Consignment stores offer spaces for people who are interested in selling their products yet do not have adequate operating tactics. The easiness motivates more participation from consumers. Slowly, people transform from consumers to prosumers. Not only do they consume goods, but they can also sell their products by using this platform with low cost.

==The decline of consignment stores==
The decline of consignment stores started from 2010. There are various reasons causing the recession.

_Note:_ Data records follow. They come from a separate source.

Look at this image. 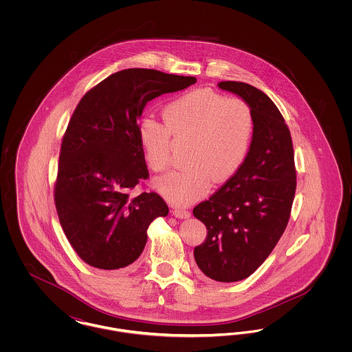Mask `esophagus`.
Instances as JSON below:
<instances>
[{
	"instance_id": "esophagus-1",
	"label": "esophagus",
	"mask_w": 352,
	"mask_h": 352,
	"mask_svg": "<svg viewBox=\"0 0 352 352\" xmlns=\"http://www.w3.org/2000/svg\"><path fill=\"white\" fill-rule=\"evenodd\" d=\"M173 215L175 217V218L178 219H187L190 218V212L187 211V210H181V208H174L173 210Z\"/></svg>"
}]
</instances>
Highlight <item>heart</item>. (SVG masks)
<instances>
[{"label":"heart","mask_w":352,"mask_h":352,"mask_svg":"<svg viewBox=\"0 0 352 352\" xmlns=\"http://www.w3.org/2000/svg\"><path fill=\"white\" fill-rule=\"evenodd\" d=\"M164 125L140 120L137 134L144 158L153 171H165L171 161V138L188 141L187 168L168 173L157 188L168 201L184 206L203 198L212 184L232 179L247 162L254 138L251 105L237 96L195 89L170 101Z\"/></svg>","instance_id":"b5f03b06"}]
</instances>
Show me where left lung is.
<instances>
[{
    "instance_id": "left-lung-1",
    "label": "left lung",
    "mask_w": 352,
    "mask_h": 352,
    "mask_svg": "<svg viewBox=\"0 0 352 352\" xmlns=\"http://www.w3.org/2000/svg\"><path fill=\"white\" fill-rule=\"evenodd\" d=\"M251 105L254 138L251 154L232 179L223 184L192 214L207 228L195 247L201 273L218 283L248 278L274 250L290 219L297 174L292 135L268 96L243 82H220Z\"/></svg>"
}]
</instances>
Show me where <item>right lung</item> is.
<instances>
[{"instance_id":"obj_1","label":"right lung","mask_w":352,"mask_h":352,"mask_svg":"<svg viewBox=\"0 0 352 352\" xmlns=\"http://www.w3.org/2000/svg\"><path fill=\"white\" fill-rule=\"evenodd\" d=\"M195 83L194 76L128 68L92 87L76 105L62 138L54 201L85 264L104 270L131 265L145 248L151 221L168 215L157 192L131 197L149 178L138 118L148 101Z\"/></svg>"}]
</instances>
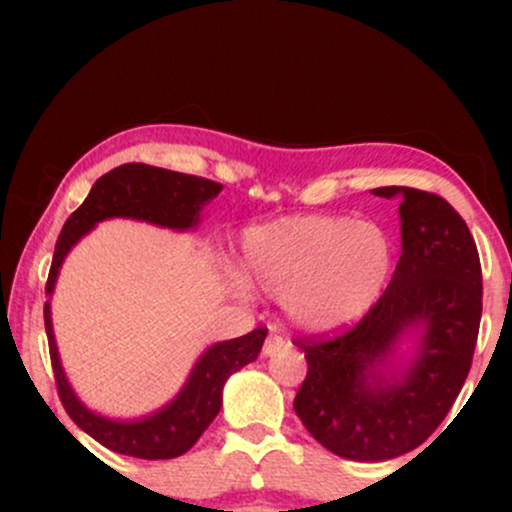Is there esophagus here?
Instances as JSON below:
<instances>
[{
	"label": "esophagus",
	"instance_id": "obj_1",
	"mask_svg": "<svg viewBox=\"0 0 512 512\" xmlns=\"http://www.w3.org/2000/svg\"><path fill=\"white\" fill-rule=\"evenodd\" d=\"M284 346H286L284 339L276 337V334H272V337H267V342H264L262 354H264V356H276L281 349H284Z\"/></svg>",
	"mask_w": 512,
	"mask_h": 512
}]
</instances>
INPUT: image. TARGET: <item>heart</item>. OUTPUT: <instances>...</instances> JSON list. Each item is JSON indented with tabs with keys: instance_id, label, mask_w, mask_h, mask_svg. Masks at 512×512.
I'll return each instance as SVG.
<instances>
[{
	"instance_id": "obj_1",
	"label": "heart",
	"mask_w": 512,
	"mask_h": 512,
	"mask_svg": "<svg viewBox=\"0 0 512 512\" xmlns=\"http://www.w3.org/2000/svg\"><path fill=\"white\" fill-rule=\"evenodd\" d=\"M228 281L279 296L286 320L308 334L346 330L378 305L392 274V240L380 223L342 214H289L240 236Z\"/></svg>"
}]
</instances>
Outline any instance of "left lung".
Segmentation results:
<instances>
[{
  "mask_svg": "<svg viewBox=\"0 0 512 512\" xmlns=\"http://www.w3.org/2000/svg\"><path fill=\"white\" fill-rule=\"evenodd\" d=\"M399 199L402 255L383 298L354 330L296 342L308 375L293 399L317 443L356 462L419 448L460 395L481 320V264L462 216L431 192L375 187Z\"/></svg>",
  "mask_w": 512,
  "mask_h": 512,
  "instance_id": "obj_1",
  "label": "left lung"
}]
</instances>
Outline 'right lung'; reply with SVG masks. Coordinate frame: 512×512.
Masks as SVG:
<instances>
[{
  "mask_svg": "<svg viewBox=\"0 0 512 512\" xmlns=\"http://www.w3.org/2000/svg\"><path fill=\"white\" fill-rule=\"evenodd\" d=\"M221 190L223 185L219 182L146 166V163H125L105 173L91 187L84 204L69 216L57 238L48 286H45L48 298L55 293L62 262L67 260L74 245L101 221L134 219L178 233L195 231L202 221V209L211 199L219 197ZM45 332H48L57 392L74 424L108 450L142 457V460H173L190 450L221 411L226 380L260 356L267 337V330L260 327L238 339L211 344L197 358L185 385L168 404L139 419H110L88 409L69 383L52 330L50 301L45 303Z\"/></svg>",
  "mask_w": 512,
  "mask_h": 512,
  "instance_id": "obj_1",
  "label": "right lung"
}]
</instances>
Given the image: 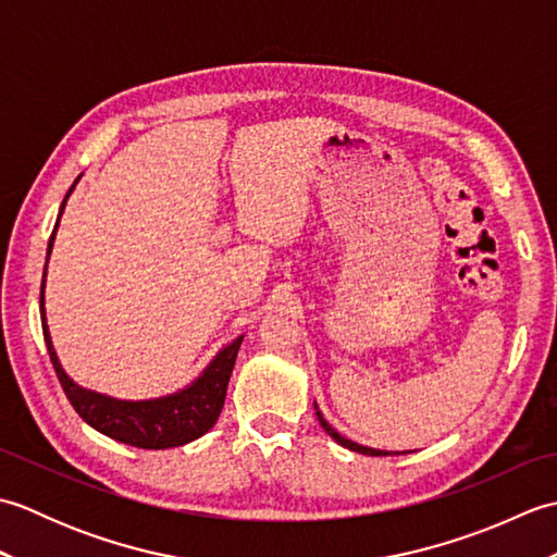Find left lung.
<instances>
[{
	"label": "left lung",
	"mask_w": 557,
	"mask_h": 557,
	"mask_svg": "<svg viewBox=\"0 0 557 557\" xmlns=\"http://www.w3.org/2000/svg\"><path fill=\"white\" fill-rule=\"evenodd\" d=\"M315 417H318V421H321V425L325 429V433L333 437L335 443H339L342 447H347V449H351V453H359V455H371V457H383V455H389V453H385V449H373V447H366V445H359V443H354V441H349V437H345V435H339L333 425H330L325 419H323V413L318 411V407H315Z\"/></svg>",
	"instance_id": "left-lung-1"
}]
</instances>
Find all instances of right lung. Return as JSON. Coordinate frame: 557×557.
Segmentation results:
<instances>
[{
    "mask_svg": "<svg viewBox=\"0 0 557 557\" xmlns=\"http://www.w3.org/2000/svg\"><path fill=\"white\" fill-rule=\"evenodd\" d=\"M74 186L69 188L66 198L71 196V191H74ZM66 198L62 203V210H59V218H62L64 212ZM57 227H59V220H57ZM54 232H52L50 244H47V260H50V253H52ZM45 272H47V265H45ZM40 315H42L45 345H47V351H50L54 373L64 387L71 407L76 409V413L83 421L92 425L96 431H100L102 435H108L112 441H120L132 447L168 449V447H180V445L191 443L215 425L224 405V395H227V383H230V375H232L244 335L230 342V345L210 361L208 369L200 373L191 385L180 389V393L158 397V399L128 401V399H114V397L81 387L71 381L66 371L62 369V363H59L57 351L52 347L50 330H47V323H45V275H42V292H40Z\"/></svg>",
    "mask_w": 557,
    "mask_h": 557,
    "instance_id": "right-lung-1",
    "label": "right lung"
}]
</instances>
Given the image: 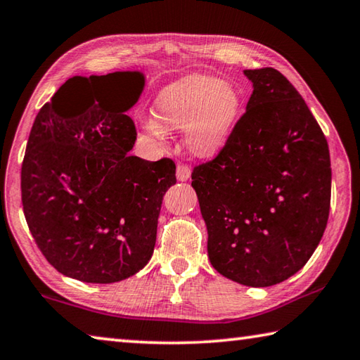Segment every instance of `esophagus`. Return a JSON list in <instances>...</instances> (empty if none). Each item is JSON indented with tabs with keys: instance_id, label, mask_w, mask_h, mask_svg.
<instances>
[{
	"instance_id": "obj_1",
	"label": "esophagus",
	"mask_w": 360,
	"mask_h": 360,
	"mask_svg": "<svg viewBox=\"0 0 360 360\" xmlns=\"http://www.w3.org/2000/svg\"><path fill=\"white\" fill-rule=\"evenodd\" d=\"M176 178H178V181H181V182L187 181L188 178H191V167L184 165V163L178 165V168H176Z\"/></svg>"
}]
</instances>
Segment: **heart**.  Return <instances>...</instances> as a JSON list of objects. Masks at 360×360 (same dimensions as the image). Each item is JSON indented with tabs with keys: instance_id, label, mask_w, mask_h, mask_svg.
<instances>
[{
	"instance_id": "b5f03b06",
	"label": "heart",
	"mask_w": 360,
	"mask_h": 360,
	"mask_svg": "<svg viewBox=\"0 0 360 360\" xmlns=\"http://www.w3.org/2000/svg\"><path fill=\"white\" fill-rule=\"evenodd\" d=\"M241 111V95L233 85L212 76H188L167 85L154 103L148 130H186L188 152L200 158L217 155L227 144Z\"/></svg>"
}]
</instances>
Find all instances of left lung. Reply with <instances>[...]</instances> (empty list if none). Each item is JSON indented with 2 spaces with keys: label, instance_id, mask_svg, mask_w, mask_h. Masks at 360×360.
<instances>
[{
  "label": "left lung",
  "instance_id": "1",
  "mask_svg": "<svg viewBox=\"0 0 360 360\" xmlns=\"http://www.w3.org/2000/svg\"><path fill=\"white\" fill-rule=\"evenodd\" d=\"M246 112L216 158L193 168L208 257L249 288L283 283L324 235L332 169L327 139L294 85L275 68L245 70Z\"/></svg>",
  "mask_w": 360,
  "mask_h": 360
}]
</instances>
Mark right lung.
<instances>
[{
    "instance_id": "obj_1",
    "label": "right lung",
    "mask_w": 360,
    "mask_h": 360,
    "mask_svg": "<svg viewBox=\"0 0 360 360\" xmlns=\"http://www.w3.org/2000/svg\"><path fill=\"white\" fill-rule=\"evenodd\" d=\"M75 80L92 84L96 95L72 115L64 101L79 89ZM143 89L139 71L72 77L41 108L30 131L20 182L28 229L49 264L77 281H122L154 252L176 165L129 154L136 129L125 112Z\"/></svg>"
}]
</instances>
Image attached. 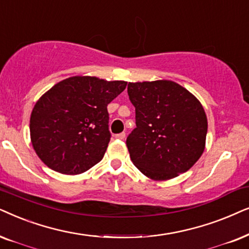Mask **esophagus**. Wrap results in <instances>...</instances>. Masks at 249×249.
Listing matches in <instances>:
<instances>
[{"instance_id": "esophagus-1", "label": "esophagus", "mask_w": 249, "mask_h": 249, "mask_svg": "<svg viewBox=\"0 0 249 249\" xmlns=\"http://www.w3.org/2000/svg\"><path fill=\"white\" fill-rule=\"evenodd\" d=\"M125 134L124 132H122V133H119V134H116V139H118V140H124L125 139Z\"/></svg>"}]
</instances>
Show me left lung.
<instances>
[{
	"instance_id": "obj_1",
	"label": "left lung",
	"mask_w": 249,
	"mask_h": 249,
	"mask_svg": "<svg viewBox=\"0 0 249 249\" xmlns=\"http://www.w3.org/2000/svg\"><path fill=\"white\" fill-rule=\"evenodd\" d=\"M137 127L126 139L131 160L155 181L177 178L203 155L207 117L199 100L178 83H128Z\"/></svg>"
}]
</instances>
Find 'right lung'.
<instances>
[{"mask_svg":"<svg viewBox=\"0 0 249 249\" xmlns=\"http://www.w3.org/2000/svg\"><path fill=\"white\" fill-rule=\"evenodd\" d=\"M127 82L72 76L45 92L29 122L33 148L51 170L84 173L104 158L110 141L107 106Z\"/></svg>","mask_w":249,"mask_h":249,"instance_id":"1","label":"right lung"}]
</instances>
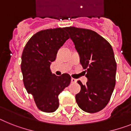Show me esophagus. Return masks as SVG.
<instances>
[{"label": "esophagus", "mask_w": 131, "mask_h": 131, "mask_svg": "<svg viewBox=\"0 0 131 131\" xmlns=\"http://www.w3.org/2000/svg\"><path fill=\"white\" fill-rule=\"evenodd\" d=\"M76 82H77V80H76V79H74L73 78L71 79V82L72 83H76Z\"/></svg>", "instance_id": "esophagus-1"}]
</instances>
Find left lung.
<instances>
[{
    "instance_id": "obj_1",
    "label": "left lung",
    "mask_w": 131,
    "mask_h": 131,
    "mask_svg": "<svg viewBox=\"0 0 131 131\" xmlns=\"http://www.w3.org/2000/svg\"><path fill=\"white\" fill-rule=\"evenodd\" d=\"M75 45L88 82L81 86L75 100L82 110L89 113L100 111L108 104L116 83V63L112 46L104 38L90 29L65 28Z\"/></svg>"
}]
</instances>
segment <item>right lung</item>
<instances>
[{"instance_id": "obj_1", "label": "right lung", "mask_w": 131, "mask_h": 131, "mask_svg": "<svg viewBox=\"0 0 131 131\" xmlns=\"http://www.w3.org/2000/svg\"><path fill=\"white\" fill-rule=\"evenodd\" d=\"M69 38L64 28L42 30L31 37L23 51L20 68L24 86L43 112L58 108V96L71 82L68 73L57 76L50 70L58 51Z\"/></svg>"}]
</instances>
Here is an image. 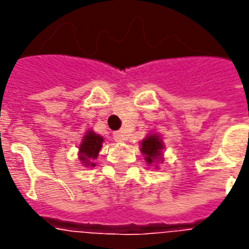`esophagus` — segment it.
Returning <instances> with one entry per match:
<instances>
[{"label": "esophagus", "instance_id": "1", "mask_svg": "<svg viewBox=\"0 0 249 249\" xmlns=\"http://www.w3.org/2000/svg\"><path fill=\"white\" fill-rule=\"evenodd\" d=\"M113 139L117 141V142H123V141L126 140V135H125L124 132L119 130V132H114L113 133Z\"/></svg>", "mask_w": 249, "mask_h": 249}]
</instances>
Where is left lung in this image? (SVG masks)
Here are the masks:
<instances>
[{"label": "left lung", "instance_id": "obj_1", "mask_svg": "<svg viewBox=\"0 0 249 249\" xmlns=\"http://www.w3.org/2000/svg\"><path fill=\"white\" fill-rule=\"evenodd\" d=\"M162 141L159 136H148L145 140L141 142V152L145 155V160L148 164H152L155 160H161Z\"/></svg>", "mask_w": 249, "mask_h": 249}]
</instances>
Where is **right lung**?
Here are the masks:
<instances>
[{"label": "right lung", "instance_id": "1", "mask_svg": "<svg viewBox=\"0 0 249 249\" xmlns=\"http://www.w3.org/2000/svg\"><path fill=\"white\" fill-rule=\"evenodd\" d=\"M104 139L101 136L96 135L94 132H88L82 139L81 145H80V160L84 161L85 165L94 167L93 160L97 159L98 152L103 146Z\"/></svg>", "mask_w": 249, "mask_h": 249}]
</instances>
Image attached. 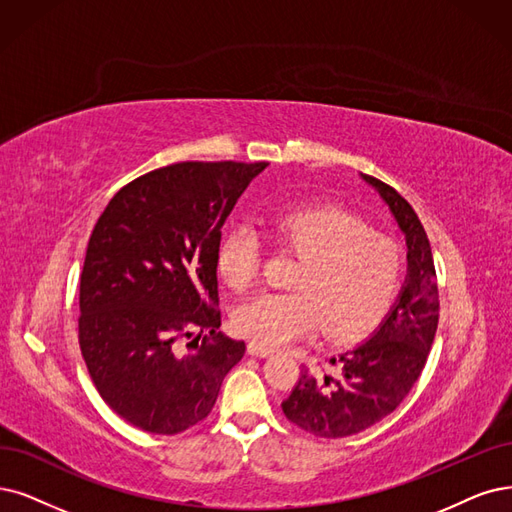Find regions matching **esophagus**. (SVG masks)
Masks as SVG:
<instances>
[{
  "label": "esophagus",
  "instance_id": "esophagus-1",
  "mask_svg": "<svg viewBox=\"0 0 512 512\" xmlns=\"http://www.w3.org/2000/svg\"><path fill=\"white\" fill-rule=\"evenodd\" d=\"M246 350H249L251 356H261V358H268V356L274 354V350L261 346V344H255V342H251L249 346H246Z\"/></svg>",
  "mask_w": 512,
  "mask_h": 512
}]
</instances>
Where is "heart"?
<instances>
[{
	"label": "heart",
	"instance_id": "heart-1",
	"mask_svg": "<svg viewBox=\"0 0 512 512\" xmlns=\"http://www.w3.org/2000/svg\"><path fill=\"white\" fill-rule=\"evenodd\" d=\"M274 236L301 261L291 278L293 291H261L232 314L242 337L278 348L323 331L350 339L375 325L396 293L401 251L392 238L367 232V225L331 206L289 208L268 219ZM257 234L246 225L221 238L217 268L225 285L242 291L259 272Z\"/></svg>",
	"mask_w": 512,
	"mask_h": 512
}]
</instances>
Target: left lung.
I'll list each match as a JSON object with an SVG mask.
<instances>
[{"label": "left lung", "mask_w": 512, "mask_h": 512, "mask_svg": "<svg viewBox=\"0 0 512 512\" xmlns=\"http://www.w3.org/2000/svg\"><path fill=\"white\" fill-rule=\"evenodd\" d=\"M405 236L407 274L392 308L377 329L356 346L329 358L337 373L301 369L282 411L314 437L342 439L386 418L403 403L426 365L439 325V289L430 242L411 204L369 175Z\"/></svg>", "instance_id": "left-lung-1"}]
</instances>
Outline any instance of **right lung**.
I'll return each mask as SVG.
<instances>
[{"mask_svg": "<svg viewBox=\"0 0 512 512\" xmlns=\"http://www.w3.org/2000/svg\"><path fill=\"white\" fill-rule=\"evenodd\" d=\"M266 166L151 170L122 187L94 225L80 278V346L103 401L128 424L151 434L198 424L244 356V342L217 333V251L227 215ZM204 328L211 345L197 344ZM179 336L193 339L187 351Z\"/></svg>", "mask_w": 512, "mask_h": 512, "instance_id": "1", "label": "right lung"}]
</instances>
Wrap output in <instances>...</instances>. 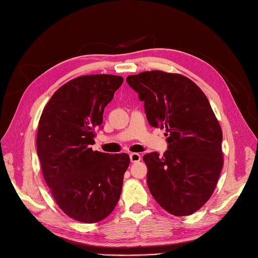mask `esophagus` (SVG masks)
I'll list each match as a JSON object with an SVG mask.
<instances>
[{
  "instance_id": "1",
  "label": "esophagus",
  "mask_w": 258,
  "mask_h": 258,
  "mask_svg": "<svg viewBox=\"0 0 258 258\" xmlns=\"http://www.w3.org/2000/svg\"><path fill=\"white\" fill-rule=\"evenodd\" d=\"M140 160H141V155L138 154V153H131V154H130V161H131L132 163L139 162Z\"/></svg>"
}]
</instances>
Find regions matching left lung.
<instances>
[{
    "mask_svg": "<svg viewBox=\"0 0 258 258\" xmlns=\"http://www.w3.org/2000/svg\"><path fill=\"white\" fill-rule=\"evenodd\" d=\"M147 120L166 129L168 150L144 155L154 199L175 216L190 215L212 196L224 165L221 124L206 95L188 77L163 71L129 75Z\"/></svg>",
    "mask_w": 258,
    "mask_h": 258,
    "instance_id": "obj_1",
    "label": "left lung"
}]
</instances>
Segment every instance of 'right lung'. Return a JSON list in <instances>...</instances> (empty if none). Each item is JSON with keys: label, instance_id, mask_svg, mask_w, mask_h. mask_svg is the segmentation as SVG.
<instances>
[{"label": "right lung", "instance_id": "obj_1", "mask_svg": "<svg viewBox=\"0 0 258 258\" xmlns=\"http://www.w3.org/2000/svg\"><path fill=\"white\" fill-rule=\"evenodd\" d=\"M122 82L111 74L69 81L51 96L38 121L36 148L45 182L58 207L81 223L104 220L120 197L129 155L92 151L89 145Z\"/></svg>", "mask_w": 258, "mask_h": 258}]
</instances>
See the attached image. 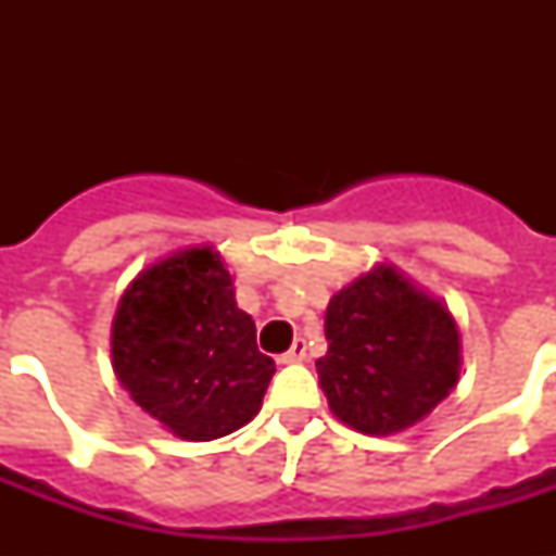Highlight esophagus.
<instances>
[{"label": "esophagus", "instance_id": "34e87169", "mask_svg": "<svg viewBox=\"0 0 556 556\" xmlns=\"http://www.w3.org/2000/svg\"><path fill=\"white\" fill-rule=\"evenodd\" d=\"M300 361H305V340L294 338L286 355H279V364H300Z\"/></svg>", "mask_w": 556, "mask_h": 556}]
</instances>
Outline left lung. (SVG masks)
<instances>
[{"instance_id": "left-lung-1", "label": "left lung", "mask_w": 556, "mask_h": 556, "mask_svg": "<svg viewBox=\"0 0 556 556\" xmlns=\"http://www.w3.org/2000/svg\"><path fill=\"white\" fill-rule=\"evenodd\" d=\"M317 361L331 413L366 435L430 415L458 380V329L441 303L378 265L331 296Z\"/></svg>"}]
</instances>
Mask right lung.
Returning a JSON list of instances; mask_svg holds the SVG:
<instances>
[{"label": "right lung", "instance_id": "1", "mask_svg": "<svg viewBox=\"0 0 556 556\" xmlns=\"http://www.w3.org/2000/svg\"><path fill=\"white\" fill-rule=\"evenodd\" d=\"M112 361L135 404L187 441L244 427L277 371L213 248L173 253L138 274L117 305Z\"/></svg>", "mask_w": 556, "mask_h": 556}]
</instances>
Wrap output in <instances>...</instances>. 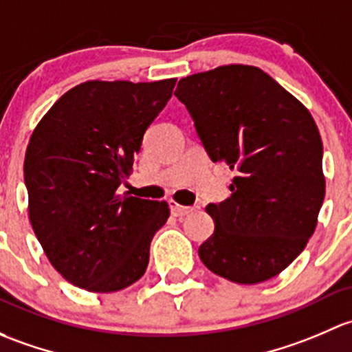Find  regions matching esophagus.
<instances>
[{"mask_svg": "<svg viewBox=\"0 0 352 352\" xmlns=\"http://www.w3.org/2000/svg\"><path fill=\"white\" fill-rule=\"evenodd\" d=\"M169 208H171V213L175 217H184L188 215V213L191 212V206H184V205H179V203H176L175 200H169Z\"/></svg>", "mask_w": 352, "mask_h": 352, "instance_id": "esophagus-1", "label": "esophagus"}]
</instances>
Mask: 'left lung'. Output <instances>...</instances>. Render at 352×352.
I'll return each instance as SVG.
<instances>
[{
  "instance_id": "left-lung-1",
  "label": "left lung",
  "mask_w": 352,
  "mask_h": 352,
  "mask_svg": "<svg viewBox=\"0 0 352 352\" xmlns=\"http://www.w3.org/2000/svg\"><path fill=\"white\" fill-rule=\"evenodd\" d=\"M175 95L208 157L237 173L230 198L206 206L215 230L198 256L234 283L271 280L305 249L324 203L314 118L270 74L241 64L183 78Z\"/></svg>"
}]
</instances>
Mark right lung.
I'll list each match as a JSON object with an SVG mask.
<instances>
[{
  "label": "right lung",
  "mask_w": 352,
  "mask_h": 352,
  "mask_svg": "<svg viewBox=\"0 0 352 352\" xmlns=\"http://www.w3.org/2000/svg\"><path fill=\"white\" fill-rule=\"evenodd\" d=\"M175 85L82 82L60 96L32 133L25 155L30 222L69 283L111 293L146 273L168 203L117 191Z\"/></svg>",
  "instance_id": "add662e5"
}]
</instances>
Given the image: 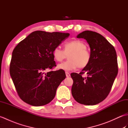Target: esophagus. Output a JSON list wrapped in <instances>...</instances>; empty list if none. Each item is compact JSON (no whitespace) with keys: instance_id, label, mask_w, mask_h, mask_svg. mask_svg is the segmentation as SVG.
Here are the masks:
<instances>
[{"instance_id":"esophagus-1","label":"esophagus","mask_w":128,"mask_h":128,"mask_svg":"<svg viewBox=\"0 0 128 128\" xmlns=\"http://www.w3.org/2000/svg\"><path fill=\"white\" fill-rule=\"evenodd\" d=\"M66 77H69L70 76V74H69V73L68 72H66Z\"/></svg>"}]
</instances>
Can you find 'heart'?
<instances>
[{
	"label": "heart",
	"instance_id": "b5f03b06",
	"mask_svg": "<svg viewBox=\"0 0 128 128\" xmlns=\"http://www.w3.org/2000/svg\"><path fill=\"white\" fill-rule=\"evenodd\" d=\"M64 50L59 47L53 50L55 60L61 62L69 55V60L59 64L58 68L66 71H70L78 68H84L88 66L91 60V54L88 48L86 43L79 40H70L65 43Z\"/></svg>",
	"mask_w": 128,
	"mask_h": 128
}]
</instances>
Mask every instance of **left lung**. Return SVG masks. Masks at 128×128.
<instances>
[{
  "mask_svg": "<svg viewBox=\"0 0 128 128\" xmlns=\"http://www.w3.org/2000/svg\"><path fill=\"white\" fill-rule=\"evenodd\" d=\"M77 38L87 40L91 48V58L79 74H71L72 94L80 104L95 105L107 97L117 75L116 51L113 45L96 32L85 31ZM85 74L86 77L83 76Z\"/></svg>",
  "mask_w": 128,
  "mask_h": 128,
  "instance_id": "obj_1",
  "label": "left lung"
}]
</instances>
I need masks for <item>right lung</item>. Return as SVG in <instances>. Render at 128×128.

The competition between consignment stores is intense. With the popularity among young generation, the number of consignment stores suddenly increased within a year. More stores provide no space for price war and low price goods are no longer a trick for specific shop. The products consigned are similar in different shops and reduce the frequency of customers visiting different stores. This reduce the competitiveness of individual renters as well as the consignment stores.

With inflation, the rent of the stores increases rapidly. This leads to the increase of rent of boxes consequently. There was an example about consignment stores in Sha Tin which increased fifty percent of rent within two years. Yet, there was no significant increase in sales of the stores to alleviate the burden of rent. Renting the boxes is not beneficial to people who want to establish their business with limited resources.

The rapid growth of online shops is one of the main reasons contributing to the decline of consignment stores. The operating cost of online shops is low without the need to rent a place and advertisements can easily be conducted on forums and social platforms.